Bitcoin on-chain data shows the exchange reserve indicator looks different for the current selloff when compared to the May crash.
Bitcoin Spot Exchange Reserve Continues To Decline Despite The Huge Dip
As pointed out by a CryptoQuant post, the BTC reserve on spot exchanges has actually declined amidst the current price dip.
The Bitcoin all exchanges reserve is an indicator that shows the amount of coins present in wallets of all the centralized spot exchanges.
When the reserve’s value moves up, it means more investors are sending their BTC to exchanges for withdrawing to fiat or altcoin purchasing.
Similarly, a downtrend in the metric implies investors are withdrawing a net amount of Bitcoin from exchange wallets to personal ones for hodling them, or selling through OTC deals.
In the lead-up to the 2021 bull run, the exchange reserve was coming down from a very high value. This makes sense as a downtrend like that one means investors were accumulating more coins, which can help drive the price up.
Then, around when Bitcoin hit its all-time-high (ATH), the metric started climbing back up quick, indicating a selloff, and thus the price crashed in response.
The current sharp dip, however, looks different. The BTC reserve has actually been on a decline, implying investors haven’t been quick to selloff on these spot exchanges.
This would mean that this selloff may have been entirely driven by derivatives, unlike the May crash where spot exchanges also played a big role.
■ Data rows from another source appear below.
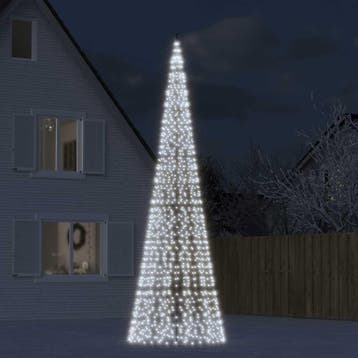 vidaXL LED-kerstboom 1534 LEDs koud wit 500 cm, Diversen, Kerst, Verzenden, Nieuw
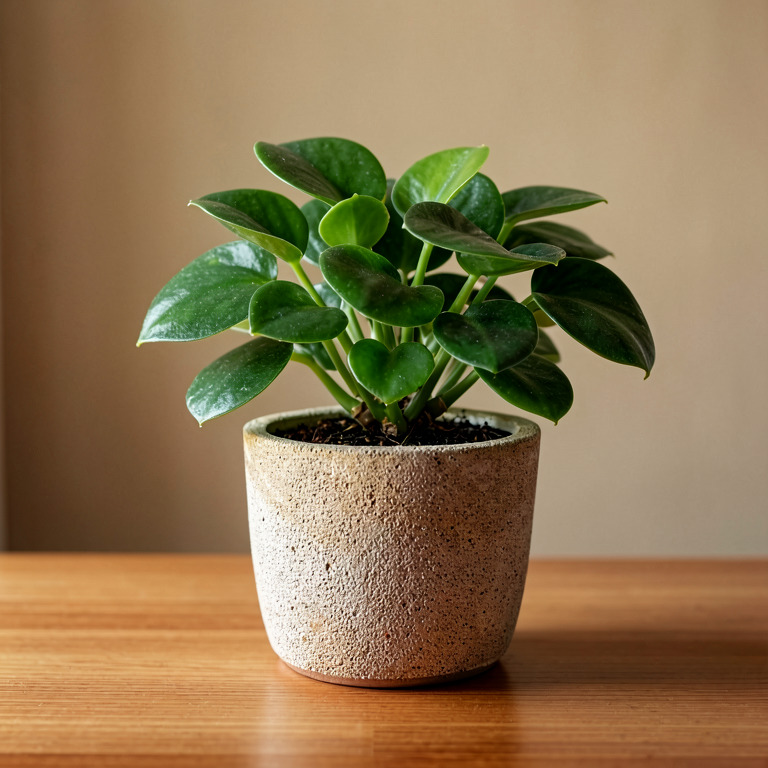 Peperomia in Textured Desk Pot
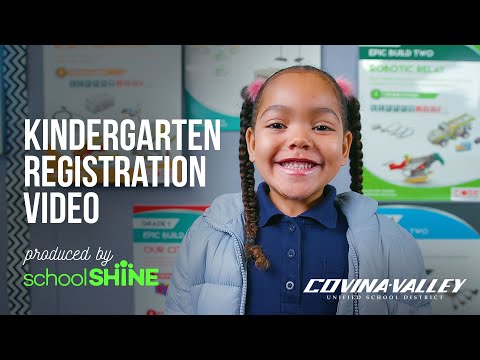 Kindergarten Registration Video for Covina-Valley Unified School District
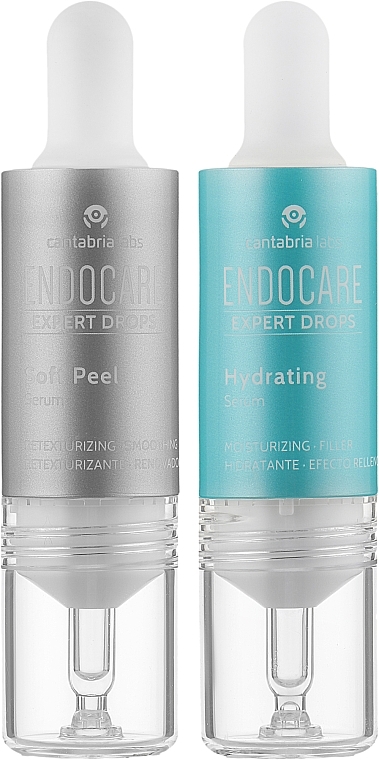 Hydrating Protocol Set - Cantabria Labs Endocare Expert Drops Hydrating Protocol (ser/2*10ml) — photo N2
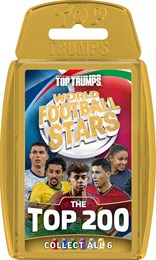 Top Trumps: World Football Stars Top 200 - Pack 6 (2026)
At the time of writing, Bitcoin’s price is around $47k, down 5% in the last 7 days. Over the past month, the cryptocurrency has accumulated 3% in gains.
Two days ago, Bitcoin saw absolute chaos in price action as the coin’s value went from $50k all the way down to $43k within the matter of fifteen minutes. And then just minutes later, BTC had already recovered above $47k.
The coin dipped back down to $44.4k yesterday, but it is already back to $47k now. It’s hard to say at the moment where the price might head next, but one thing can be expected for sure: more volatility ahead.